_Objective_:
Copy each line exactly. Drop every picture.

_Records for this exercise_:

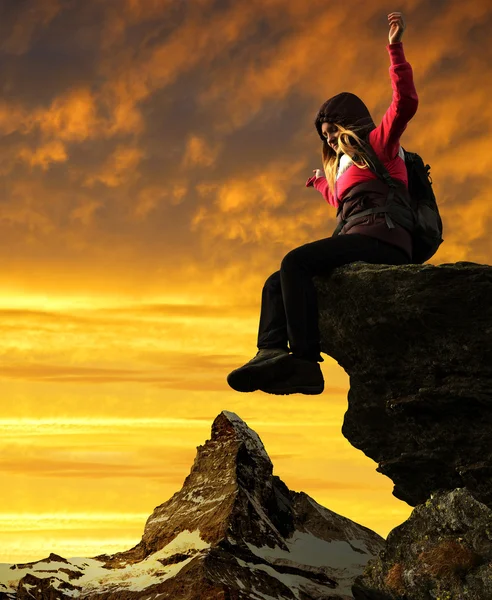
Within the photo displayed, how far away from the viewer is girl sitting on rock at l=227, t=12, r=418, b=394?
12.1 meters

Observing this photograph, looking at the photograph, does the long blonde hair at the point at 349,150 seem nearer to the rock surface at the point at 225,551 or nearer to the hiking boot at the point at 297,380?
the hiking boot at the point at 297,380

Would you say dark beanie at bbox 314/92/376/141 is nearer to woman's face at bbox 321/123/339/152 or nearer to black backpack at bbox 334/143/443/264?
woman's face at bbox 321/123/339/152

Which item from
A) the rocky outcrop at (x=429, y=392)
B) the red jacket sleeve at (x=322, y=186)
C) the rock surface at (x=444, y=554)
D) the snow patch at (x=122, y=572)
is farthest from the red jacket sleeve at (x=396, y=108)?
the snow patch at (x=122, y=572)

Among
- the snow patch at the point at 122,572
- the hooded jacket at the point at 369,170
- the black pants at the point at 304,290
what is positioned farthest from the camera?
the snow patch at the point at 122,572

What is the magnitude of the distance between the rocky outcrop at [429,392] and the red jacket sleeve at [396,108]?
1823mm

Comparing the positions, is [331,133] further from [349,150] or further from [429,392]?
[429,392]

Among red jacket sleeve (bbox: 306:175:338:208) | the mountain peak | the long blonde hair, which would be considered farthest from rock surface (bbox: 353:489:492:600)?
the mountain peak

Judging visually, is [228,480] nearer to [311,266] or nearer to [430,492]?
[430,492]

_Exercise response_:
Within the photo displayed, how far away from the viewer is girl sitting on rock at l=227, t=12, r=418, b=394?
12.1 meters

Observing this photograph, looking at the photograph, does the long blonde hair at the point at 349,150 seem nearer to the rock surface at the point at 225,551 or nearer to the hiking boot at the point at 297,380?
the hiking boot at the point at 297,380

Would you say dark beanie at bbox 314/92/376/141 is nearer to woman's face at bbox 321/123/339/152 or nearer to black backpack at bbox 334/143/443/264?
woman's face at bbox 321/123/339/152

Which item from
A) the rocky outcrop at (x=429, y=392)
B) the red jacket sleeve at (x=322, y=186)
C) the rock surface at (x=444, y=554)
D) the snow patch at (x=122, y=572)
is farthest from the red jacket sleeve at (x=396, y=108)?
the snow patch at (x=122, y=572)

Among
- the snow patch at the point at 122,572
- the hooded jacket at the point at 369,170
- the black pants at the point at 304,290
what is positioned farthest from the camera?
the snow patch at the point at 122,572

What is the magnitude of the distance between the rocky outcrop at [429,392] and the red jacket sleeve at [396,108]?
1823mm

Comparing the positions, is [331,133] further from [349,150] or further from [429,392]?
[429,392]

Among red jacket sleeve (bbox: 306:175:338:208) | the mountain peak | the long blonde hair, which would be considered farthest from rock surface (bbox: 353:489:492:600)?
the mountain peak

Judging visually, is [228,480] nearer to [311,266] or nearer to [430,492]?
[430,492]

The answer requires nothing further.